Start of GIVEN PASSAGE
I took a look at testimony provided by Assistant Secretary of Commerce Larry Strickland to the House Committee on Energy and Commerce as part of its hearing on broadband stimulus. Mr. Strickland made strong arguments for why broadband adoption is necessary, citing the National Telecommunications and Information Administration’s success in meeting deadlines set by Congress for disbursing funds to broadband programs as authorized in the American Recovery and Reinvestment Act.

According to Mr. Strickland, 12,000 community anchor institutions (schools, libraries) have been wired for access to the Internet. Approximately 86,000 miles of broadband network has been deployed or upgraded, and stimulus funding has generated approximately 520,000 new Internet subscribers.

I expected the feel good stuff from NTIA, but, as the committee’s background report implies, does $ 7 billion spent intervening in the broadband access market trump a decade worth of investment by private sector players in the broadband space?

The committee determined that between 2002 and 2011 private broadband providers invested on average $65 billion a year in network facilities. By 2010, 95% of Americans had access to broadband services while two-thirds of households had broadband in the home. Pew Research put out a study confirming the House committee’s determination as to broadband in the home. Sure an additional 520,000 broadband consumers accessing service sounds good, but that number is marginal when 200 million households already have broadband in the home.
End of GIVEN PASSAGE
TASK TO CARRY OUT:
Go on writing the commentary on broadband stimulus spending, starting after its final sentence. The rows that come next have nothing to do with this.
Start of GIVEN RECORDS
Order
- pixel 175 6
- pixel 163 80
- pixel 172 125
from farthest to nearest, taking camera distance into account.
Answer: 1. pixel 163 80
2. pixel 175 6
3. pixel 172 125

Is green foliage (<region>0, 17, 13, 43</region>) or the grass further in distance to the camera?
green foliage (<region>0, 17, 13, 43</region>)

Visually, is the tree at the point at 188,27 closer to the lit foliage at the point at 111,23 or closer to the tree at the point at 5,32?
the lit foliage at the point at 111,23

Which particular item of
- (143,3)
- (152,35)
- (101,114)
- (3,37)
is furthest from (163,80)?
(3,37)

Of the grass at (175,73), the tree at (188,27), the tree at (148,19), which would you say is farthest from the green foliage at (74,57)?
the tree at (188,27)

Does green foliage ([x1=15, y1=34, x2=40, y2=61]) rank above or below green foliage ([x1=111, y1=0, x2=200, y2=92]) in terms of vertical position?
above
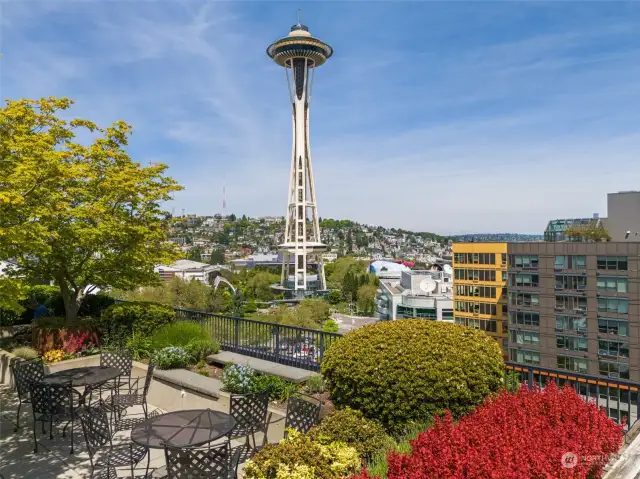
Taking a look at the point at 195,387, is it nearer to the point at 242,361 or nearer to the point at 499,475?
the point at 242,361

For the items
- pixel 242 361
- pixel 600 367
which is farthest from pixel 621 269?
pixel 242 361

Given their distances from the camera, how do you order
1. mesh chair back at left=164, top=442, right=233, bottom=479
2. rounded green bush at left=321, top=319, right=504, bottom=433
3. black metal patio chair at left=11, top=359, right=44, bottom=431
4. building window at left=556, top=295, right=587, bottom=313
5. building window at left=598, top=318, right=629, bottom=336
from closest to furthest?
mesh chair back at left=164, top=442, right=233, bottom=479 → rounded green bush at left=321, top=319, right=504, bottom=433 → black metal patio chair at left=11, top=359, right=44, bottom=431 → building window at left=598, top=318, right=629, bottom=336 → building window at left=556, top=295, right=587, bottom=313

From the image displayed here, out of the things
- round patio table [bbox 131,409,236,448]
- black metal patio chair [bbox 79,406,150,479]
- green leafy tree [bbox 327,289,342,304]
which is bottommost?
green leafy tree [bbox 327,289,342,304]

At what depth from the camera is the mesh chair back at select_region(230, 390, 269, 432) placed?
5.43 metres

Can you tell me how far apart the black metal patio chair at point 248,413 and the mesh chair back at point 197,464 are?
114cm

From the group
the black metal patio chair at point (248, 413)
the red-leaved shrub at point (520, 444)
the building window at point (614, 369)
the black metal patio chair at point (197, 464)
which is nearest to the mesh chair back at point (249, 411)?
the black metal patio chair at point (248, 413)

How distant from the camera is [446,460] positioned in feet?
12.0

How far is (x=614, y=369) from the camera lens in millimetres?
45312

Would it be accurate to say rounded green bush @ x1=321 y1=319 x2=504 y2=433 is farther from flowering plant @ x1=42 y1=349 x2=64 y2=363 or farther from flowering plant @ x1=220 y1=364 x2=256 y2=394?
flowering plant @ x1=42 y1=349 x2=64 y2=363

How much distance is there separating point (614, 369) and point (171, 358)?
50.2 metres

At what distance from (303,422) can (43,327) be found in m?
7.66

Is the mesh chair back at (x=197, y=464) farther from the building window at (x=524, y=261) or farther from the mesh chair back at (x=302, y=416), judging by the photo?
the building window at (x=524, y=261)

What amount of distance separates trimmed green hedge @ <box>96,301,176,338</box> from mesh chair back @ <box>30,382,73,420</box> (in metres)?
4.34

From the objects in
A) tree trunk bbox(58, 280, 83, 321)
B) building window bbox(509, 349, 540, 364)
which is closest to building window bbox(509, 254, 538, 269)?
building window bbox(509, 349, 540, 364)
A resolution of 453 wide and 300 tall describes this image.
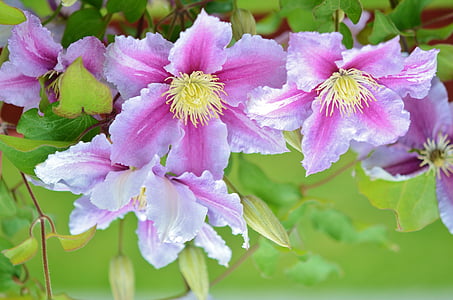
End of GIVEN RECORDS
TASK ANSWER:
The committee is correct when it says that private sector players have incentive to be efficient and minimize waste; it’s their capital, specifically the investors’ capital, that they are playing with and maximizing shareholder wealth requires controlling costs while trying to provide a superior quality of service.

There is nothing that can be done now about stimulus finds that have already been disbursed other than continuing oversight on projects that are not yet complete. What this hearing should do is send a signal to municipalities that wish to proceed with deploying their own networks seeded with funds directly from tax receipts or via bonds guaranteed by future tax receipts. The general intent of this market intervention was to ensure that the unserved and underserved got access to broadband services; access that is priced competitively.

If municipalities want to ensure against waste, they should build only backbone networks where services are not being provided and allow private broadband access providers to deploy last mile facilities; government builds the road while private providers build the driveway.

Otherwise, to avoid the waste identified by the committee, government should stay out of the market making business.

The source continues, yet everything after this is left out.